DOCUMENT PASSAGE ->
-=-=-=-=-

Choose Jesus’ world-view
“Blessed are the poor in spirit, for theirs is the kingdom of heaven,” Jesus said. Before we discover what he meant by this paradox, let’s first learn why he said it.
The world Jesus inhabited was characterized by three big words. They were pluralistic, worshipping a multitude of gods. They were relativistic, with no unified or objective definition for right and wrong. And they were self-actualized, depending upon themselves for survival and success.
Is our world any different?
Are we pluralists? Conventional wisdom now says that Islam, Christianity, and Judaism all worship the same God, and that no one religion is right or wrong. The title of Diana Eck’s new book makes the point: A New Religious America: How a “Christian Country” Has Become the World’s Most Religiously Diverse Nation. Do you truly believe Jesus’ claim, “no one comes to the Father but by me” (John 14:6)? Most don’t.
Are we relativists? Since the 1960s we’ve been told that we’re a “mosaic,” coagulated groups rather than united individuals. There’s no right or wrong, just what’s right or wrong for you or for me. Do you truly believe that the Bible is the complete truth on abortion, homosexuality, or any other ethical issue? Most don’t.
Are we self-actualized, self-reliant? Nine of ten Americans believe in God, but one in four seek his help in worship each week. For every problem there’s an expert to solve it, from personal physical trainers to specialized counselors to on-line nurses. Americans crowded into churches after September 11, but now we’re back to “normal.” For what problem in your life are you relying completely upon God this morning?

-=-=-=-=-

RECORDS SHOWN ->
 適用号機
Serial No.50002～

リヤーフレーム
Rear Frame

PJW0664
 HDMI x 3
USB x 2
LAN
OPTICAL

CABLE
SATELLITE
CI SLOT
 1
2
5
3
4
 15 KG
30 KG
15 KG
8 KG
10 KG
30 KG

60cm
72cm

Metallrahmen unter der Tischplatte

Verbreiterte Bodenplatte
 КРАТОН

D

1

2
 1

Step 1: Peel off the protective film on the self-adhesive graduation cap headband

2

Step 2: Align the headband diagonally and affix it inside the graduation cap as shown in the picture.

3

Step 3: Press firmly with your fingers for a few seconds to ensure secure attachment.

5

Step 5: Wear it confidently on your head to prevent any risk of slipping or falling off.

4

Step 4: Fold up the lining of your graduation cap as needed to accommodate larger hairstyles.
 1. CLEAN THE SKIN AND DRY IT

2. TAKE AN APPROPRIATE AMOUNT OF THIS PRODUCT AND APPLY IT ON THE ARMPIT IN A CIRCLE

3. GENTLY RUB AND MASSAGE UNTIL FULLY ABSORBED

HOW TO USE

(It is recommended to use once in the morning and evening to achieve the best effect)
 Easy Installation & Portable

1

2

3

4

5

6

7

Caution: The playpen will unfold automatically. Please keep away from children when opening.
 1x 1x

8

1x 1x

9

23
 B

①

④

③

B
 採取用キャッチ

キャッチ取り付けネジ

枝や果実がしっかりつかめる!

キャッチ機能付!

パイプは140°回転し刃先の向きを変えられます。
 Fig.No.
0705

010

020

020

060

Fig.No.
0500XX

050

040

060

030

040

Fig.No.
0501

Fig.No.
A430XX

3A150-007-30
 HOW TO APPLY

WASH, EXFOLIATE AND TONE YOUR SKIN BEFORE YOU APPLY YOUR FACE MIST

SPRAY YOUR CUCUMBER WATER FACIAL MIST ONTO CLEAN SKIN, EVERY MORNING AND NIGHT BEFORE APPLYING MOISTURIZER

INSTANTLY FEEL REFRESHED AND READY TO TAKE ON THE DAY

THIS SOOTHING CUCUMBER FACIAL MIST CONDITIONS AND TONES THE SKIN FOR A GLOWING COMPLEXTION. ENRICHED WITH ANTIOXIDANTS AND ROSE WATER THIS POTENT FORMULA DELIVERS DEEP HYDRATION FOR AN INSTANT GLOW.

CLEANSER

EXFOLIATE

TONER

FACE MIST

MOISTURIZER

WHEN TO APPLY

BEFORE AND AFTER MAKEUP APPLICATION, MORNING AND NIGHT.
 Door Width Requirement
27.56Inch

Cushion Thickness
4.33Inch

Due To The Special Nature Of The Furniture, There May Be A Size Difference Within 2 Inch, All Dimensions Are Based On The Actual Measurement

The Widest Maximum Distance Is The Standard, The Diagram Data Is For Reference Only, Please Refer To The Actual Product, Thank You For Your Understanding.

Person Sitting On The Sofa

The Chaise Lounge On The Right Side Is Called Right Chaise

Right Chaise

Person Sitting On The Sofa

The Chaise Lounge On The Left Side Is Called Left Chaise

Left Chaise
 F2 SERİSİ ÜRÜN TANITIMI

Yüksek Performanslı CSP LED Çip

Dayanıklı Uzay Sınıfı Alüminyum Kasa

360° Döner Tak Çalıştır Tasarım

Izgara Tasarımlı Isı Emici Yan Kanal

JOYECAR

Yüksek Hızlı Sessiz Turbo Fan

-=-=-=-=-

EXPLORE THE MATERIAL ->
A – Name the three words that the passage on Jesus' world-view uses to characterize the world Jesus inhabited.
B – Carry the passage on Jesus' world-view forward from its final sentence.
The data shown above is not used in this exercise.

ANSWERS TO THE TASKS ->
A – pluralistic, relativistic, self-actualized

B –
This is not the world Jesus taught in his Sermon on the Mount. As we will discover across these weeks, Jesus was not a pluralist: there is only one God, and only one way to him. He was not a relativist: there is only one way, truth, and life, and he taught it. He was not self-actualized: success and happiness are not human achievements but God’s gifts.
We can be “blessed” only if we choose his world-view, only if we adopt his values and priorities. Only if we learn his rules for living, his keys to true success. The Beatitudes give us those keys.
Seek the “blessing” of God
“When Jesus saw the crowds, Jesus went up on a mountainside and sat down. His disciples came to him and he began to teach them” (v. 1).
This “mountainside” is known today as the “Mount of the Beatitudes,” a beautiful spot overlooking the Sea of Galilee. Here Jesus “sat down,” as the Jewish rabbis did, their students standing around them in deference and attention. We still speak of a professor’s “chair” for this reason.
He began to teach “them,” his disciples. These Beatitudes and the Sermon which follows them presume that their hearers are already Jesus’ disciples, his followers. This is not the plan of salvation, or it would be works-righteousness. That’s religion, not relationship. Here we discover not how to be saved but how to live like it, how to live out the personal relationship with Jesus given to us by God’s grace through the cross.
Here are keys to true success, how to be “blessed” by God. And the first is crucial to all the rest. You will be “blessed” so that you are happy beyond all circumstances when you are “poor in spirit.” So what does this mean?
“Poor” here means to be as poor as a beggar. This is not the Greek word for an impoverished person (penes) but the word for absolute and abject poverty (ptochos). This is the person who has absolutely nothing—no food, no clothes, nothing at all.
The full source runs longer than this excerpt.